Source document —
════════
Buttevant GAA club is a Gaelic Athletic Association club located in the town of Buttevant, County Cork, Ireland. The club was founded in 1884 and fields teams in both Gaelic football and hurling. The club is a member of the Avondhu divisional board. The club plays under the name Awbeg Rangers for football competitions.

History
Founded in 1884 by Fr. Con Buckley (who attended the inaugural meeting of the GAA in Hayes Hotel in Thurles in the same year), Buttevant GAA has fielded teams in Hurling and Football since that time. The club has played in the former British army barracks since 1922, and officially took over the grounds from the state in the 1950s. Success on the field of play came in 1926 when the Intermediate Footballers won the Cork County Championship. The club also contested and lost the Intermediate Hurling Final in the same year. After numerous attempts, the club finally won the Cork Intermediate Hurling Final in 1940, the team was backboned by Cork's 'four in a row' All-Ireland winning fullback Batt Thornhill. Other players from the club to wear the Red and White of Cork included dual star Billy Mackessey (who won All Ireland Hurling and football in 1903 and 1911), Peter 'Hawker' O'Grady (who won an All Ireland Hurling medal in the 1930s), and Tommy O'Sullivan (who scored the winning goal in the 1952 All Ireland Hurling final and collected another All Ireland medal in 1953). Other success at adult level came in 1996 when the Hurlers won the Cork County Junior B title.
════════
Source data —
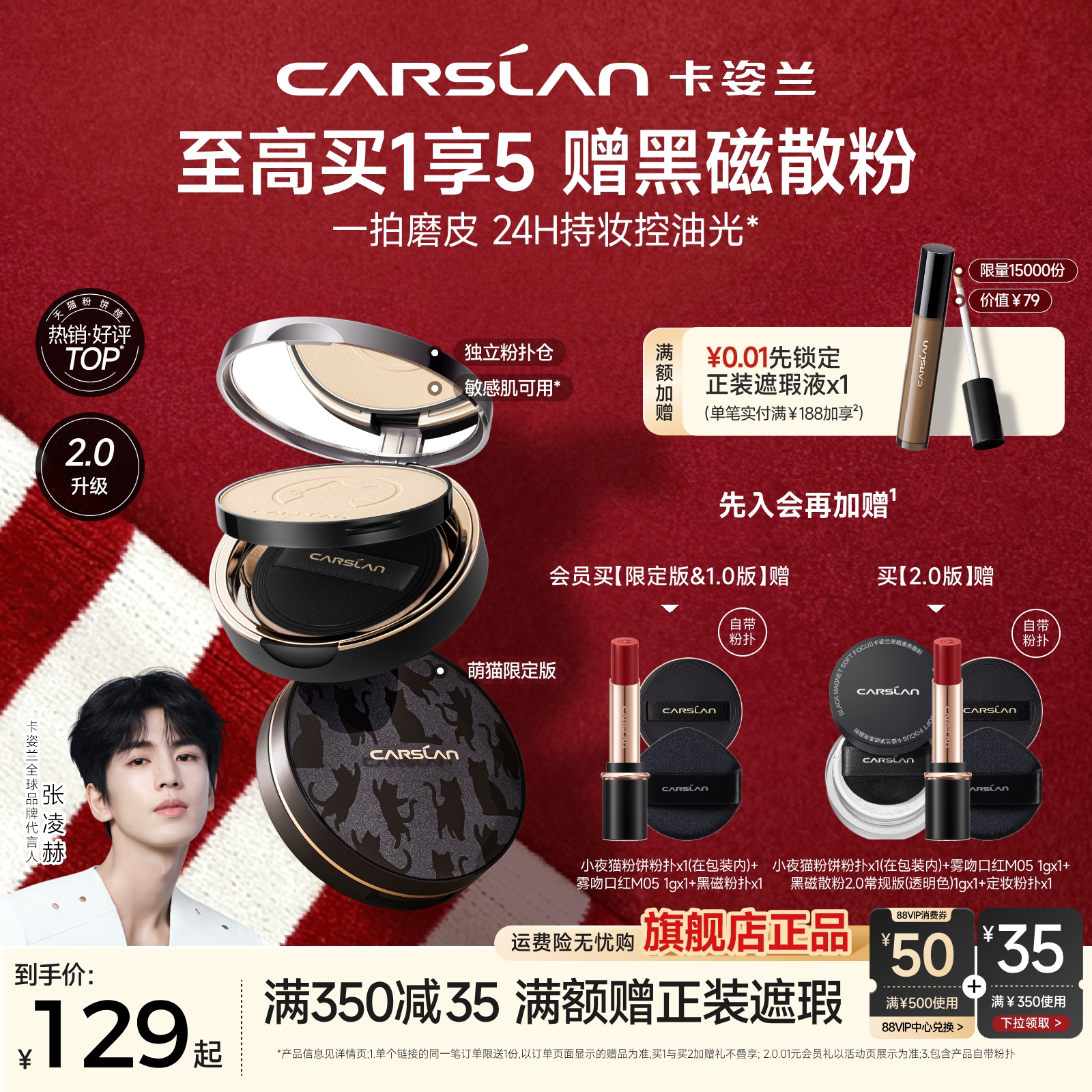 2.0卡姿兰小夜猫粉饼旗舰店正品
════════
Required actions —
[A] Return the part of the Buttevant GAA article starting at "Buttevant GAA club" and ending at "for football competitions.".
[B] According to the Buttevant GAA article, in what year did the club win the Cork Intermediate Hurling Final?
The listing isn't needed for any of this.

Your responses —
[A]
Buttevant GAA club is a Gaelic Athletic Association club located in the town of Buttevant, County Cork, Ireland. The club was founded in 1884 and fields teams in both Gaelic football and hurling. The club is a member of the Avondhu divisional board. The club plays under the name Awbeg Rangers for football competitions.

[B] 1940.